From the entries below, copy each line in which the word "abuse" occurs.

---------- Provided data ----------

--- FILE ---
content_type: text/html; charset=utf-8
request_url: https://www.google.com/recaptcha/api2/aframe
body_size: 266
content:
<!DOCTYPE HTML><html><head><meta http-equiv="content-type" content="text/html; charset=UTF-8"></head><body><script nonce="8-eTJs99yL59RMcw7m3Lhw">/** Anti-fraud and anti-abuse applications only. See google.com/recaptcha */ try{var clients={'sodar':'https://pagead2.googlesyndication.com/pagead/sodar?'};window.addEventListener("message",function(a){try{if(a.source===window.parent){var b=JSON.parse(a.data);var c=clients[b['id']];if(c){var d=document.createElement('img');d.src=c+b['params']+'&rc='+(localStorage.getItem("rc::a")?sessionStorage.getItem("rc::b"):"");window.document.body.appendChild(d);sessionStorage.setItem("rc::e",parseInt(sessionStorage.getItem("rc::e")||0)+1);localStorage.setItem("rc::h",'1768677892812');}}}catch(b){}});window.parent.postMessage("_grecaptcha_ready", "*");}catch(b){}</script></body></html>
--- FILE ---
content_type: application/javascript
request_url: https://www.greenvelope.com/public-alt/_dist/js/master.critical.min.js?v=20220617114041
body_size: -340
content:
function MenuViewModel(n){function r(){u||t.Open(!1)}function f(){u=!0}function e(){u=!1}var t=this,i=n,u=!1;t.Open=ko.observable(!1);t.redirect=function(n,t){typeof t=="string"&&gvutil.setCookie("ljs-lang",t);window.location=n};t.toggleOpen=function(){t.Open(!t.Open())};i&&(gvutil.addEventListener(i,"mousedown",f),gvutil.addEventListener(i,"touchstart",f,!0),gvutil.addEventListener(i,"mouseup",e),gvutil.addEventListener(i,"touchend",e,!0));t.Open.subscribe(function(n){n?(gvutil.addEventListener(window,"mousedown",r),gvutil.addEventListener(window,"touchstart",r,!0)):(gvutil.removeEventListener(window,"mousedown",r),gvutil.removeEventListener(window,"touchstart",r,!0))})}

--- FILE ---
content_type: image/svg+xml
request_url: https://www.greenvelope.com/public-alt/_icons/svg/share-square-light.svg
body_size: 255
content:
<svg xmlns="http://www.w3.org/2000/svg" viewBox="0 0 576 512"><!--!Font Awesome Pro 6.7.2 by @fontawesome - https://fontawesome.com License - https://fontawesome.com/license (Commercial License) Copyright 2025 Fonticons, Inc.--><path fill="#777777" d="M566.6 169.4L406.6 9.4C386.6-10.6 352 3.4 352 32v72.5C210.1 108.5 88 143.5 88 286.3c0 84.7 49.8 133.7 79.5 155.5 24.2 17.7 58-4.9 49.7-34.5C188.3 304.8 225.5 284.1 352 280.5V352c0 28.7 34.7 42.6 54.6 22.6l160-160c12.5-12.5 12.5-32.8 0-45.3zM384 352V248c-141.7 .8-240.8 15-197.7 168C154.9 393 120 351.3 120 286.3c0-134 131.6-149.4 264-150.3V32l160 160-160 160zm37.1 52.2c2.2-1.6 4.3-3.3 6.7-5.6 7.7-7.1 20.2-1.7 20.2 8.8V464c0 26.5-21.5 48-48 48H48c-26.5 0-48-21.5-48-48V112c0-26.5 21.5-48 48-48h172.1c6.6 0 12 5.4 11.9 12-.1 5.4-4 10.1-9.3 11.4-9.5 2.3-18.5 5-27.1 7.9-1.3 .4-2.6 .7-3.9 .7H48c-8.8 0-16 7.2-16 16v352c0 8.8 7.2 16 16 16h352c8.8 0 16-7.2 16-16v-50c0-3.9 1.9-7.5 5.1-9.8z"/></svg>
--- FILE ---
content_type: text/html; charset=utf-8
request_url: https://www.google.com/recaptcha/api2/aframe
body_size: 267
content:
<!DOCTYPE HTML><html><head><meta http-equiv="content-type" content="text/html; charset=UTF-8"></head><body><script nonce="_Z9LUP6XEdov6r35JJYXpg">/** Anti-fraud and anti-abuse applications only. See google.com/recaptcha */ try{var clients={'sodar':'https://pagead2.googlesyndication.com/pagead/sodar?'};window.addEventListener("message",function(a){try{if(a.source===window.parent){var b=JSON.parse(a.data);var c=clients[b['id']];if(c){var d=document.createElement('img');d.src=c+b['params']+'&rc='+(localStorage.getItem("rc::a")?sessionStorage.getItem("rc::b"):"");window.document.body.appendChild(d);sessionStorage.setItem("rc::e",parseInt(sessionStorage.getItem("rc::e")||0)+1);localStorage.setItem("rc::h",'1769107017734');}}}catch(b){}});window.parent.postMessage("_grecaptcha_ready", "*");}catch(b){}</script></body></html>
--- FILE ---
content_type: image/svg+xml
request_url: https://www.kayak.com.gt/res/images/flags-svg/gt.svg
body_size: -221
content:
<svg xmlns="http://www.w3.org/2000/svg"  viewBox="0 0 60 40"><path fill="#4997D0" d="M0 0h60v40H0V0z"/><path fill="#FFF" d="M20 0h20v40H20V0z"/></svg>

----------

Solution to this exercise
<!DOCTYPE HTML><html><head><meta http-equiv="content-type" content="text/html; charset=UTF-8"></head><body><script nonce="8-eTJs99yL59RMcw7m3Lhw">/** Anti-fraud and anti-abuse applications only. See google.com/recaptcha */ try{var clients={'sodar':'https://pagead2.googlesyndication.com/pagead/sodar?'};window.addEventListener("message",function(a){try{if(a.source===window.parent){var b=JSON.parse(a.data);var c=clients[b['id']];if(c){var d=document.createElement('img');d.src=c+b['params']+'&rc='+(localStorage.getItem("rc::a")?sessionStorage.getItem("rc::b"):"");window.document.body.appendChild(d);sessionStorage.setItem("rc::e",parseInt(sessionStorage.getItem("rc::e")||0)+1);localStorage.setItem("rc::h",'1768677892812');}}}catch(b){}});window.parent.postMessage("_grecaptcha_ready", "*");}catch(b){}</script></body></html>
<!DOCTYPE HTML><html><head><meta http-equiv="content-type" content="text/html; charset=UTF-8"></head><body><script nonce="_Z9LUP6XEdov6r35JJYXpg">/** Anti-fraud and anti-abuse applications only. See google.com/recaptcha */ try{var clients={'sodar':'https://pagead2.googlesyndication.com/pagead/sodar?'};window.addEventListener("message",function(a){try{if(a.source===window.parent){var b=JSON.parse(a.data);var c=clients[b['id']];if(c){var d=document.createElement('img');d.src=c+b['params']+'&rc='+(localStorage.getItem("rc::a")?sessionStorage.getItem("rc::b"):"");window.document.body.appendChild(d);sessionStorage.setItem("rc::e",parseInt(sessionStorage.getItem("rc::e")||0)+1);localStorage.setItem("rc::h",'1769107017734');}}}catch(b){}});window.parent.postMessage("_grecaptcha_ready", "*");}catch(b){}</script></body></html>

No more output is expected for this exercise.